By now this is getting boring: once again, Apple has reported quarterly numbers that blew past Wall Street expectations and demonstrated that the world’s most valuable company continues to enjoy surging demand for its products, particularly the iPhone and iPad.
Apple reported $39.2 billion in revenues, ahead of Wall Street expectations of about $37 billion. Net profit was $11.6 billion, or $12.30 per share, nearly double their level last year and also above Wall Street expectations.
The big hit was the iPhone, which sold 35.1 million units, up 88 percent from last year and well beyond analyst expectations of 30.5 million.
Oddly enough, iPad sales fell a little short of analyst expectations, at 11.8 million units. (Analysts had been expecting 13 million.) But this quarter’s iPad sales still represented a 151 percent gain from last year.
Total iPad sales probably were hurt by the fact that Apple introduced a new iPad model during this quarter. “The iPad 3 was only on the market for 28 days in this quarter. People held off buying new iPads waiting for this new model,” says Tim Bajarin, president of Creative Strategies, a research firm that tracks Apple.
If not for those people holding off, “Apple could have probably hit 15 million iPad units last quarter,” Bajarin says, adding that in the current quarter, he expects Apple will sell 20 million iPad units.
Apple shares immediately began to rise after Apple released its results. Apple stock had been dropping in the days leading up to the announcement on worries that Apple’s iPhone sales might fall short of expectations.
Over the last five trading days Apple shares fell from $620 to $560, a drop of nearly 10 percent.
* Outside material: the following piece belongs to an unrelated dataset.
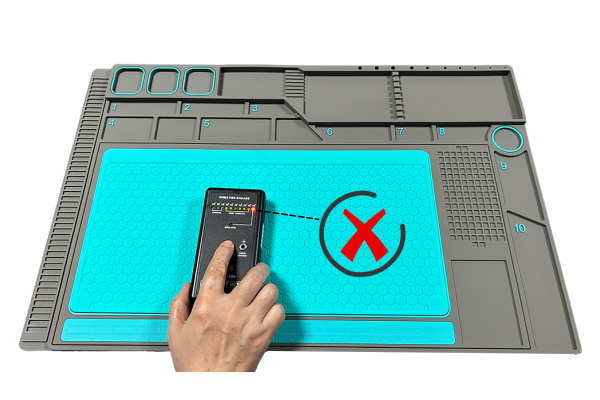 rubber work top esd mats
That happened after Verizon and AT&T both reported selling fewer iPhones in the March quarter than they had in the December quarter, which spooked some analysts.
They need not have worried. Yes, sales declined after the holiday quarter, but the holiday quarter was a crazy blowout, one of the biggest quarters that any company in any industry has ever reported—a quarter that established, once and for all, that Apple has become the most dominant tech company of all time, stronger than IBM or Microsoft were in their heyday, as I wrote at the time.
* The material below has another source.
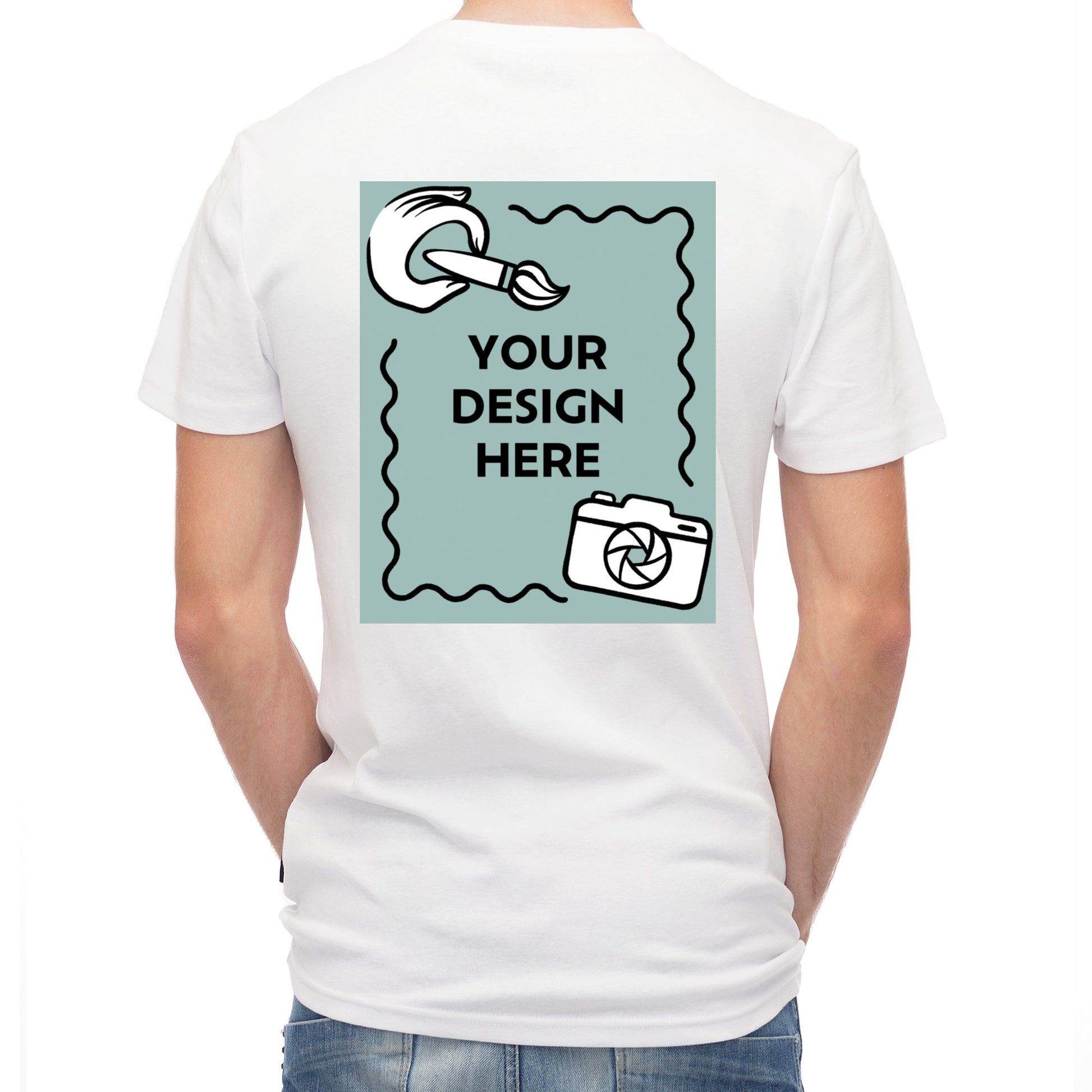 Herren T-Shirt mit Druck auf der Vorder- und Rückseite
Lost in all the fear about Apple’s declining unit sales at Verizon and AT&T were that both carriers also reported that the iPhone represented the vast majority of their total smartphone sales, dwarfing all of the Android-based smartphones put together.
Looking ahead, Apple said it expects to do $34 billion in revenue in the quarter that ends in June. That’s below Wall Street expectations of about $37 million. But Apple is notorious for low-balling its projections only to blow them out later, so at this point it’s hard to take them seriously when they try to guide analysts to lower their estimates.
Ever since Apple turned in that barn burner holiday quarter, pundits have started predicting the stock will reach $1,000 per share, making Apple the first company to have a market valuation of $1 trillion. Those predictions have been based in part on rumors that Apple will introduce a television this year and that it will be a smash hit, just like everything else Apple sells.
But the way things are going right now, Apple looks like it could hit the trillion-dollar mark with or without an Apple TV. The shift from PCs to mobile devices is the biggest megatrend in computing right now, and Apple’s iPhone and iPad are the two most dominant products in that space.
But there’s more to this than just cool hardware. Apple controls every piece of its solution: hardware, software, retail stores, and online stores. Nobody else has anything close. “It is an almost impossible formula for Apple’s competitors to imitate,” Bajarin says.